(Excerpt):

--------------------------------

In July, Romeo and Juliet in Yiddish, a feature film dramedy written, produced, and directed by Eve Annenberg (Group 14), opened commercially at the new Eleanor Bunin Monroe Film Center at Lincoln Center. The film had its world premiere in 2010 at the Berlin Jewish Film Festival, where it won the audience favorite award. Dramaturgy was by faculty member Eve Shapiro.


Henry Stram (Group 6) and Finn Wittrock (Group 37) performed in The Illusion,  Tony Kushner’s adaptation of Pierre Corneille’s play, directed by Michael Mayer, and presented by Signature Theater Company at Peter Norton Space in New York City (May 17–July 17).

Linda Alper (Group 4) was awarded a Fulbright scholarship to direct and teach in Tapei, Taiwan.

Kevin Kline (Group 1) was featured in the Lincoln assassination film The Conspirator, directed by Robert Redford, which opened on April 15. Kline also starred in the French film Joeuse, directed by Caroline Bottaro, which opened as Queen to Play in the U.S. on April 1.

In May, Patti LuPone (Group 1) starred in New York City Ballet’s production of Brecht and Weill’s The Seven Deadly Sins. Directed by Lynne Taylor-Corbett, the production took place at the Lincoln Center’s David H. Koch Theater. LuPone also hosted a televised tour of Lincoln Center, which aired on PBS in July.



In April, it was announced that Gabriel Lefkowitz (MM ’10, violin) had been named concertmaster of the Knoxville (Tenn.) Symphony Orchestra.


Kathryn Eberle (MM ’09, violin) is now the associate concertmaster of the Utah Symphony, in Salt Lake City.  

In May, soprano Haeran Hong (MM ’09, voice) took first prize in the in the seventh singing competition of the Queen Elisabeth International Competition. 

In June, bassist Ben Williams (MM ’09, Jazz Studies) released State of Art (Concord Jazz).

Asian Fantasias, Paul Smith’s (MM ’08, guitar) debut recording, was released on the Vienna Modern Masters label. The music is by David Loeb.

After competing in the American Pianists Association’s Jazz Discovery Week in Indianapolis in April, Aaron Diehl (BM ’07, jazz studies) won the 2011 Cole Porter Fellowship, which includes $50,000 plus career development assistance. 

Guerguan Tsenov (MM ’07, orchestral conducting) led the New Amsterdam Symphony Orchestra as a guest conductor in June at New York City’s Peter Norton Symphony Space. The program included Brahms’s Symphony No. 3, Grieg’s Peer Gynt Suite No. 2, and Bizet’s Carmen Suite No. 2.

--------------------------------

(Given data):
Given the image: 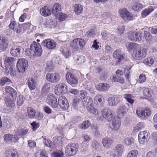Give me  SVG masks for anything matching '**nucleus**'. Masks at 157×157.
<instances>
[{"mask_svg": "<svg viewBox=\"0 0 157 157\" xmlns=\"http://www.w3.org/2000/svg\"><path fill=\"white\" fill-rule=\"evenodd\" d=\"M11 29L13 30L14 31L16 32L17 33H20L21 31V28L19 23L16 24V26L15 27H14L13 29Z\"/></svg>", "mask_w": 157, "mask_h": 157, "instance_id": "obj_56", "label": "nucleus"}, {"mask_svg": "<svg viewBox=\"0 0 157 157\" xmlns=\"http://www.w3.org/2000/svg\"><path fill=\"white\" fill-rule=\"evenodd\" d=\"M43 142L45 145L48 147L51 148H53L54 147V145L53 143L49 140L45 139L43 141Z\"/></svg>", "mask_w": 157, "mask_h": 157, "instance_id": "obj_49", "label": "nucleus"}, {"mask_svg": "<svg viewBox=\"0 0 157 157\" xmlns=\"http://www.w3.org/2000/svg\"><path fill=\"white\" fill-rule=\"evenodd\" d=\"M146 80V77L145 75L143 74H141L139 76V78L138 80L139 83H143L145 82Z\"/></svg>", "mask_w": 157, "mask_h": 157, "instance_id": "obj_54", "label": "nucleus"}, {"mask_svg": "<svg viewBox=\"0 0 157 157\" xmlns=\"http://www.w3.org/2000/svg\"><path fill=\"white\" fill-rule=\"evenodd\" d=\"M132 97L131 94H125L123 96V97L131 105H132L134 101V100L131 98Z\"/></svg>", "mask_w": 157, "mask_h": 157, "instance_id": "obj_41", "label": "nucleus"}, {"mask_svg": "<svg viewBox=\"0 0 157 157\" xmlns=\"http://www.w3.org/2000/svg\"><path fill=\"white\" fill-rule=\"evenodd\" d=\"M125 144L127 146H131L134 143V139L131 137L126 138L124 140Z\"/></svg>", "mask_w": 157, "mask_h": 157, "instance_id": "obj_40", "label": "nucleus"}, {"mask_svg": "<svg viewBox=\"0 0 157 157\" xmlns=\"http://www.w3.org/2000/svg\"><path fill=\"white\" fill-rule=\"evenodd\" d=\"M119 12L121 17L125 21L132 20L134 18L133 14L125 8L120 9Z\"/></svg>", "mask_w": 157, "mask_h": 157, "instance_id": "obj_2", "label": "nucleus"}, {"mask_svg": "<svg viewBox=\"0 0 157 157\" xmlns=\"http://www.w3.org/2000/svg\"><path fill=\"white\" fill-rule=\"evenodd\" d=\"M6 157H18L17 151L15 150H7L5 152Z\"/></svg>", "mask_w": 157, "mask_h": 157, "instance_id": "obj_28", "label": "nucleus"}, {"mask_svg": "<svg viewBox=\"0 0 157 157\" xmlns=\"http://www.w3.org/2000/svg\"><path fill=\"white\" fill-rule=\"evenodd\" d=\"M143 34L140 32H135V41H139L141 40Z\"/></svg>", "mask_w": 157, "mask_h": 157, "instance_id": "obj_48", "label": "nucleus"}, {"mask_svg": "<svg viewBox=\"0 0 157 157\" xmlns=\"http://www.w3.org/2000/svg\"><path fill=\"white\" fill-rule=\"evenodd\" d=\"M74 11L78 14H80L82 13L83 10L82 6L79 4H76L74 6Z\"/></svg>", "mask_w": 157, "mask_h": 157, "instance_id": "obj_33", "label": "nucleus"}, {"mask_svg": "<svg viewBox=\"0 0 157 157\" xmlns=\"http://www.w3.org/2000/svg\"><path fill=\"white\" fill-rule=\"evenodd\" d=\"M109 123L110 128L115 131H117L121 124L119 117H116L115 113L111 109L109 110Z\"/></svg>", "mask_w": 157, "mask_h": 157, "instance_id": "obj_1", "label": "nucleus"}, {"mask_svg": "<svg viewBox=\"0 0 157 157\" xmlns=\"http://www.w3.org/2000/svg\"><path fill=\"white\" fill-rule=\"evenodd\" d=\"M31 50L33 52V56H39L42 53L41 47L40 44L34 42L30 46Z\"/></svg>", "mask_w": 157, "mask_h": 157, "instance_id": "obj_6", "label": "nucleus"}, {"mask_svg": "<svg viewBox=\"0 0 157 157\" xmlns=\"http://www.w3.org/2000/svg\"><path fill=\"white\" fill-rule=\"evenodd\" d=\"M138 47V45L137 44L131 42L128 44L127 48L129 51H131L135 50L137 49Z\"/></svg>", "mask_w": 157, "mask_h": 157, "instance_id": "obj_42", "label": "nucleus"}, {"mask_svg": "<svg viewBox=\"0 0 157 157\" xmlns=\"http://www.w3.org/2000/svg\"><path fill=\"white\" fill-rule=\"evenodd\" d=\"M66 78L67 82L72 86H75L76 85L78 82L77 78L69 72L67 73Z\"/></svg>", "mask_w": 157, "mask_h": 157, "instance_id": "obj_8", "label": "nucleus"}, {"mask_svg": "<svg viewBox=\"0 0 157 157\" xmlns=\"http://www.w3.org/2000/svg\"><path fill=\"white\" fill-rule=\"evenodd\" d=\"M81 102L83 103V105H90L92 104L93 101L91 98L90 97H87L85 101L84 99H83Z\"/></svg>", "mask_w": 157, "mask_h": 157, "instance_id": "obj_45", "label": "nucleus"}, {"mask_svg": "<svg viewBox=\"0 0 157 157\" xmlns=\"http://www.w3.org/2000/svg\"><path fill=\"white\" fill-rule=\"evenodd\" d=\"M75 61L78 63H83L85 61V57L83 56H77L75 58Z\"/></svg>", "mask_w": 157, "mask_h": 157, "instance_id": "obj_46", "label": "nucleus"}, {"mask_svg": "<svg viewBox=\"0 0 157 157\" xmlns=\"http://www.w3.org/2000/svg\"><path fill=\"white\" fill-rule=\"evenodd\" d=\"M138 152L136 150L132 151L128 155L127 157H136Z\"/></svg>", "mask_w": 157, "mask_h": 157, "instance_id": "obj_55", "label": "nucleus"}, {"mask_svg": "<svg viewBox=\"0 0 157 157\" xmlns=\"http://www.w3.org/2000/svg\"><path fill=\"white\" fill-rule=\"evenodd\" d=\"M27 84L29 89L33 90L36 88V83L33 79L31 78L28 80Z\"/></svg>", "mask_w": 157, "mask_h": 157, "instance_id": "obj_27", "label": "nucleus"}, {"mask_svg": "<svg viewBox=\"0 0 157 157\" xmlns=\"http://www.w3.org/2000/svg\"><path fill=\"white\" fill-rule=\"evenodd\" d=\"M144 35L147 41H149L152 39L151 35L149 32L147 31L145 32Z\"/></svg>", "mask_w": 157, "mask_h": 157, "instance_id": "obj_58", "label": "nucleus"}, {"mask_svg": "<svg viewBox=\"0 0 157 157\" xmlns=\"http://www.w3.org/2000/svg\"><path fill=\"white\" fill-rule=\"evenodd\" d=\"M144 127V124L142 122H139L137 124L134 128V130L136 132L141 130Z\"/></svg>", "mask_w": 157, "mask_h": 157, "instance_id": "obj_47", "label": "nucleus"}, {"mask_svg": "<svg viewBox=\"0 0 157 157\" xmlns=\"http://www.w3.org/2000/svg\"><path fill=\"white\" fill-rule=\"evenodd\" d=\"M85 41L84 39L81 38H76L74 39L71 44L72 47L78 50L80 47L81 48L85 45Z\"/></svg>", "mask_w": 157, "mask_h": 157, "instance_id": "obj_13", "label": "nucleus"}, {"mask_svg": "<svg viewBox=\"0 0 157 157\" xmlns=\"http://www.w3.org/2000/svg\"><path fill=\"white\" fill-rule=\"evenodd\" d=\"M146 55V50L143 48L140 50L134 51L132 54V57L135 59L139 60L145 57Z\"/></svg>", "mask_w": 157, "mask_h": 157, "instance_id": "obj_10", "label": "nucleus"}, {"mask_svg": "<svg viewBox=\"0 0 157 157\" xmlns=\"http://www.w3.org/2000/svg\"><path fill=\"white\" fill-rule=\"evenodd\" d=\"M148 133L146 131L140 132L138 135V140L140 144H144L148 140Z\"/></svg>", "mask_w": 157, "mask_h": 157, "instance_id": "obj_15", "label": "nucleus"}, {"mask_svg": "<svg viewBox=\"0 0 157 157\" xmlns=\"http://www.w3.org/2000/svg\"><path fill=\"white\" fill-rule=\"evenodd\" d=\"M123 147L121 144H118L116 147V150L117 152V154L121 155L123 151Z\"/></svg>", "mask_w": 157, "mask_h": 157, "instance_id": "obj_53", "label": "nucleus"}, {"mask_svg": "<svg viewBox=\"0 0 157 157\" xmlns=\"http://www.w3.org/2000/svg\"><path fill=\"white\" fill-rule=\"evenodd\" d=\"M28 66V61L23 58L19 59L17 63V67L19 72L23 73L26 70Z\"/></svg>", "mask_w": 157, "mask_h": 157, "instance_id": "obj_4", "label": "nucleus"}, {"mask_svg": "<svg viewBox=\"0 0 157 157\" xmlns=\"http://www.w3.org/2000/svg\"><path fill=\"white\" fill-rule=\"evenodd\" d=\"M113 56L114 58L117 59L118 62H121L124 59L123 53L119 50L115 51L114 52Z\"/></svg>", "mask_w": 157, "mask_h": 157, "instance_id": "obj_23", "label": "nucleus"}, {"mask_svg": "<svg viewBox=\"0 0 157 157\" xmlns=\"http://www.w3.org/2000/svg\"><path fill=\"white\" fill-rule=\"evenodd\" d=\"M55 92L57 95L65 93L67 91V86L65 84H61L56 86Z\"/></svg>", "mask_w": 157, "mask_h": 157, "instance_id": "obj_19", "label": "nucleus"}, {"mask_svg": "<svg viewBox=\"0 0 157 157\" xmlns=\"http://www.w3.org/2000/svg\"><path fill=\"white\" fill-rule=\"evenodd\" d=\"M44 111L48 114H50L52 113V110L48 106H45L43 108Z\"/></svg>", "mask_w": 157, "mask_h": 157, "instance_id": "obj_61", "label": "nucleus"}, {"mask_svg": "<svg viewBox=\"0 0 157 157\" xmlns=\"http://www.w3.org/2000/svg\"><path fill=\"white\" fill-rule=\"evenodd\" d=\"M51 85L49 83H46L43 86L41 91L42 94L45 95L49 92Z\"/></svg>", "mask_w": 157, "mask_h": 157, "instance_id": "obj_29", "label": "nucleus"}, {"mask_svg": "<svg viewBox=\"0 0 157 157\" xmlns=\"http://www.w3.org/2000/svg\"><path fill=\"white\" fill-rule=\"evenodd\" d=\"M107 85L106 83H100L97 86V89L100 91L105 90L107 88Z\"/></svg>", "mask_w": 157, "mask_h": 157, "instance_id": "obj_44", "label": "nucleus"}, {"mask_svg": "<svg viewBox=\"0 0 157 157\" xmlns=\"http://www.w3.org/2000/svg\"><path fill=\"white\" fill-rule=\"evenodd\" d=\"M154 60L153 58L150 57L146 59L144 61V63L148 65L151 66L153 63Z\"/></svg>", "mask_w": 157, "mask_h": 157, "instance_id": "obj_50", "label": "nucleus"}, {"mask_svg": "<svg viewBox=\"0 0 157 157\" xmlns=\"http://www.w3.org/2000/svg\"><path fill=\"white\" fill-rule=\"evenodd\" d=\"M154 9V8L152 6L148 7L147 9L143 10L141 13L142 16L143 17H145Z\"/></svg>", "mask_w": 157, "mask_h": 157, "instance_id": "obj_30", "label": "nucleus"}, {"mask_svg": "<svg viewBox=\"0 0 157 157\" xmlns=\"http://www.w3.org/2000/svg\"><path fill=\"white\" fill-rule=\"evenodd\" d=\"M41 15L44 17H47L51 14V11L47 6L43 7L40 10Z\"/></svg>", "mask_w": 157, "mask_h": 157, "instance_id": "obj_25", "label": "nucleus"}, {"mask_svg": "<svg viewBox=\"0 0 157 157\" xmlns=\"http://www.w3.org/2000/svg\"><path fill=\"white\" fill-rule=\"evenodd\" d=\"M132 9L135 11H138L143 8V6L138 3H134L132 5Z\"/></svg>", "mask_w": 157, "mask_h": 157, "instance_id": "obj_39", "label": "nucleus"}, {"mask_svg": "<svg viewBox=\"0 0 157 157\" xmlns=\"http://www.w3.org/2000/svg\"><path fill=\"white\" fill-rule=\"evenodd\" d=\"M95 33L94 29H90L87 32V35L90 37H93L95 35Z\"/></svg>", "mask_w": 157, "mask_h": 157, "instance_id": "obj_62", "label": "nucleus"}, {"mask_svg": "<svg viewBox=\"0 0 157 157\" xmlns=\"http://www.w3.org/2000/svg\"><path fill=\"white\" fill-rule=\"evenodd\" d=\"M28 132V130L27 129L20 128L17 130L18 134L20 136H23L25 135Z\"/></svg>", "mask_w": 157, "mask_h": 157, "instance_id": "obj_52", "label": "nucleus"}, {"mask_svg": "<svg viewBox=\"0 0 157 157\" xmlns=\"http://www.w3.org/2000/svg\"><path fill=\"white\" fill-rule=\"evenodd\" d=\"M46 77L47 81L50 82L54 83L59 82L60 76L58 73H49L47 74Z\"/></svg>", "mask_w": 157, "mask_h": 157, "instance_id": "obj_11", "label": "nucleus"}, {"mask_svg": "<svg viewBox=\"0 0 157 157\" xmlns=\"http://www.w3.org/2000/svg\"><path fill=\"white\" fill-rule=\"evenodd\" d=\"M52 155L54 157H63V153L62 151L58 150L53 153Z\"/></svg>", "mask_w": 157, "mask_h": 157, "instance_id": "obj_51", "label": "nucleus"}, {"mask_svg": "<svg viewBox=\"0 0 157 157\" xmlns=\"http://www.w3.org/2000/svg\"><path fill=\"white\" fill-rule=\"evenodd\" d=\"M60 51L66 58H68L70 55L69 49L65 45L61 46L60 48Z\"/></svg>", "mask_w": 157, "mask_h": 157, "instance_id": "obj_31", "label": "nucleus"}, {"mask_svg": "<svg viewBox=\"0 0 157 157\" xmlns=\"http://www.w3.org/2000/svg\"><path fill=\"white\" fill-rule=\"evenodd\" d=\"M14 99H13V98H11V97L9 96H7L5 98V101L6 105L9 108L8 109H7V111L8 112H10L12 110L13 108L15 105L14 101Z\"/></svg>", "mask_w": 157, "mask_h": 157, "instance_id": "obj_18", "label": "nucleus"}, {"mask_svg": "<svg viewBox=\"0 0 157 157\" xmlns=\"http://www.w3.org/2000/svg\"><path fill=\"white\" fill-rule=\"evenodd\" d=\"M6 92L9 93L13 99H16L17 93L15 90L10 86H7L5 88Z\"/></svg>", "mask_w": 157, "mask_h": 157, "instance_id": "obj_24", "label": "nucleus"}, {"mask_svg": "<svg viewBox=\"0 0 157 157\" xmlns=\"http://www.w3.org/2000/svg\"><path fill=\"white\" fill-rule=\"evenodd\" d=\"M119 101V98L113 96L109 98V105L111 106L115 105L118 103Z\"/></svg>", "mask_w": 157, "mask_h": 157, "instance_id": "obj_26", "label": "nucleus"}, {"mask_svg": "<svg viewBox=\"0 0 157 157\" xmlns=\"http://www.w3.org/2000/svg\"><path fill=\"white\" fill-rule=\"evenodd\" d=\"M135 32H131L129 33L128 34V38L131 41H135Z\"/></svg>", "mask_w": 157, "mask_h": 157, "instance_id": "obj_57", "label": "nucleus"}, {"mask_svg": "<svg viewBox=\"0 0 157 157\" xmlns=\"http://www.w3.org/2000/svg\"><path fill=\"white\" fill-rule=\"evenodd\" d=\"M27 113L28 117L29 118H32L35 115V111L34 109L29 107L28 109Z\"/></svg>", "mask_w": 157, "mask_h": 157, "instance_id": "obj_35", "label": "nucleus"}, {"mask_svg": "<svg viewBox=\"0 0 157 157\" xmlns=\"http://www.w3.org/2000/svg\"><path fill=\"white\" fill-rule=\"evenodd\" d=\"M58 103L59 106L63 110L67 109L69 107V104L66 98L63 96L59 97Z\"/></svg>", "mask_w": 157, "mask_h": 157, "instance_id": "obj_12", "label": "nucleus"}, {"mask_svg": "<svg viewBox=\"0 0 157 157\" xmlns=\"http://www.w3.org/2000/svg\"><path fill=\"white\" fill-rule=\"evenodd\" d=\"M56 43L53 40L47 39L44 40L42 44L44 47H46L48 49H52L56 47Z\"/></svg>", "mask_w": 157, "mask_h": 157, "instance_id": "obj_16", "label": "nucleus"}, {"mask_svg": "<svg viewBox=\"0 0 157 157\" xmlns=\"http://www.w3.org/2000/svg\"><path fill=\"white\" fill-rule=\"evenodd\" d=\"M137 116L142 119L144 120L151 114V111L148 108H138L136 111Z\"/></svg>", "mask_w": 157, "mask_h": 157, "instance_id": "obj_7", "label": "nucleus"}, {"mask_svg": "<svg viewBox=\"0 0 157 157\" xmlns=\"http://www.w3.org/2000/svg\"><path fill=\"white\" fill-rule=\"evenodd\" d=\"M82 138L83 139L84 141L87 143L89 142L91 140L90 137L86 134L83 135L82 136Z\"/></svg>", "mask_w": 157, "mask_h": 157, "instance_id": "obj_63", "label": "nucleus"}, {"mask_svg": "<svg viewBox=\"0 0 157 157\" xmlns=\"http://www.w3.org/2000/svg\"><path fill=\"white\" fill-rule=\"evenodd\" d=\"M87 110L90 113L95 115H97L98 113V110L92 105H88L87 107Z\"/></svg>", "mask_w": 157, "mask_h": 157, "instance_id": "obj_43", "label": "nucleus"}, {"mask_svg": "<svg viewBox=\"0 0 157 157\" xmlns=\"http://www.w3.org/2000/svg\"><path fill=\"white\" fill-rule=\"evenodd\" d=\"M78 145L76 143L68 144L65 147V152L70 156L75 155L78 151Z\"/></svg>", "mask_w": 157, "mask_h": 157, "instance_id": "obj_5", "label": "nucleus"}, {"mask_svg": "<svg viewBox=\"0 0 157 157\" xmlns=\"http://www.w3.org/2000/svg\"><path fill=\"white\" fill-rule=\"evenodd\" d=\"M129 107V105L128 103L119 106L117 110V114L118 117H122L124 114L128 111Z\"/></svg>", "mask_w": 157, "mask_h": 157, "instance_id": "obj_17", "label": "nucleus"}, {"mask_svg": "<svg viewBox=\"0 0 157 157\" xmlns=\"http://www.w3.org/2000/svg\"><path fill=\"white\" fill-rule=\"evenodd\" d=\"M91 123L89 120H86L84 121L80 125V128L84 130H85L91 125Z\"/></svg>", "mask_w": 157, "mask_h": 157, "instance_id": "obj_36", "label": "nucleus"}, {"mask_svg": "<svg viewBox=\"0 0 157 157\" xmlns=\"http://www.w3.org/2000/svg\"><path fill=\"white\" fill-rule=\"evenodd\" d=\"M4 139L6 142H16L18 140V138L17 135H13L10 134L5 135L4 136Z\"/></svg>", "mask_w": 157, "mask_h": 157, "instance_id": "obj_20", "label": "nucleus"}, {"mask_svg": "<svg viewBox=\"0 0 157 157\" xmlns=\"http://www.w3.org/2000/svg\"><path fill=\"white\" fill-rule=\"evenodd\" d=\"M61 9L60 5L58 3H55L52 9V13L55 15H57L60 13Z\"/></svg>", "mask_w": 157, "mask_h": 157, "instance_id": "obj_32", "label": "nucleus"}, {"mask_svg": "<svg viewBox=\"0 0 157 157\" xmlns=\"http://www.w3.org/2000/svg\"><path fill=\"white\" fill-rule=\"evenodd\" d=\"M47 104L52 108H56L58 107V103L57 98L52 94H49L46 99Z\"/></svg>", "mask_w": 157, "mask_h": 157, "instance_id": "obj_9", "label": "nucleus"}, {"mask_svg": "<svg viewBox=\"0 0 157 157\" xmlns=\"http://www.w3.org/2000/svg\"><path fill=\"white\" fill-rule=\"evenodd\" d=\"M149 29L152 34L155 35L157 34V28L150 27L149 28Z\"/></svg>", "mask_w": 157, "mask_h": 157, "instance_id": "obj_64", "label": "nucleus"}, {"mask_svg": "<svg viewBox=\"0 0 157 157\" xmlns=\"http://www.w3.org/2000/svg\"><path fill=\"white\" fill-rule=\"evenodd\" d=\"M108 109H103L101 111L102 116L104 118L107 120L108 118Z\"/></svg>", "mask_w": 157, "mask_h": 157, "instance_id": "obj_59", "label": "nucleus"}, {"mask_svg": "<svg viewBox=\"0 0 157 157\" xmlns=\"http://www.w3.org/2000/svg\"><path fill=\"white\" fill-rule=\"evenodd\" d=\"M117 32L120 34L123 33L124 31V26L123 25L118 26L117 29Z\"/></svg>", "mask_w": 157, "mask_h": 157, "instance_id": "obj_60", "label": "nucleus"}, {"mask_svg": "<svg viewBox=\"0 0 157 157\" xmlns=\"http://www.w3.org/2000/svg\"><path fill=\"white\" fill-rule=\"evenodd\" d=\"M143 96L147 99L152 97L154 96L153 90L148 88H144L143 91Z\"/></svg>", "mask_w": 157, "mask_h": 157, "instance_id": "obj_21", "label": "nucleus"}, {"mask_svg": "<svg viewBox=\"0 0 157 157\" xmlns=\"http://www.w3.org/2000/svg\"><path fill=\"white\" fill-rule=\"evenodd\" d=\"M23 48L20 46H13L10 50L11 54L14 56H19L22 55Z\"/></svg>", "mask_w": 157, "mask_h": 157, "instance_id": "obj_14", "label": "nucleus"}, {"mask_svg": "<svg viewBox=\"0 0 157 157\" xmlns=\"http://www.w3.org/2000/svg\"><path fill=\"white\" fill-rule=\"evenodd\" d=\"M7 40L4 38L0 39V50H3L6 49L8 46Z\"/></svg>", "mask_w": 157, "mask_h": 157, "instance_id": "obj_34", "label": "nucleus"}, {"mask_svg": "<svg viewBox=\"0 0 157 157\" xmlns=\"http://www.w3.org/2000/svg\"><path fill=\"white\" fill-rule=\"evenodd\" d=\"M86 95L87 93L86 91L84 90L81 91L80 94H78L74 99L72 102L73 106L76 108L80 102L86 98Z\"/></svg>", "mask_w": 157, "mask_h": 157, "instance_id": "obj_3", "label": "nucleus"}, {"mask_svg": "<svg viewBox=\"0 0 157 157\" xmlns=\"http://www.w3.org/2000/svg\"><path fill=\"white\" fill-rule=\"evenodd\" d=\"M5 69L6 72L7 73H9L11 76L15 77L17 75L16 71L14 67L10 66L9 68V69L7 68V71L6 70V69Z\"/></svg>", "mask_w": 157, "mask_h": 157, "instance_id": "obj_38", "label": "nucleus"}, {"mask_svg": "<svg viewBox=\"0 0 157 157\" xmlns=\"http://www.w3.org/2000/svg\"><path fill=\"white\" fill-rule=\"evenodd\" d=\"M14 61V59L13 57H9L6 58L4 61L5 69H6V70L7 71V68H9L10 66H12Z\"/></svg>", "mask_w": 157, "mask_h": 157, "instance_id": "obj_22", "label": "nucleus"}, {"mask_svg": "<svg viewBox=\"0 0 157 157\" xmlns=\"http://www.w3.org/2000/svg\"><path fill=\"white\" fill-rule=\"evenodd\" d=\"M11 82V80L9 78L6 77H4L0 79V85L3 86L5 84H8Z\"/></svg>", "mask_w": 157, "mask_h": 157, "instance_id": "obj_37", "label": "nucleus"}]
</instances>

--------------------------------

(Exercise requirements):
[1] In the excerpt, where did the film Romeo and Juliet in Yiddish have its world premiere?
[2] Summarize the excerpt in two sentences.
[3] Using the excerpt, explain in one or two sentences what Linda Alper's Fulbright scholarship was for.

(Solved problems):
[1] It premiered at the Berlin Jewish Film Festival in 2010.

[2] The excerpt reports film and stage news, including the opening of Eve Annenberg's Romeo and Juliet in Yiddish, Kevin Kline's roles in The Conspirator and Queen to Play, and Patti LuPone's performance in The Seven Deadly Sins. It also lists musicians' achievements, such as Gabriel Lefkowitz being named concertmaster of the Knoxville Symphony Orchestra, Haeran Hong winning first prize at the Queen Elisabeth International Competition, and Aaron Diehl winning the 2011 Cole Porter Fellowship.

[3] Linda Alper received a Fulbright scholarship so that she could direct and teach in Taipei, Taiwan.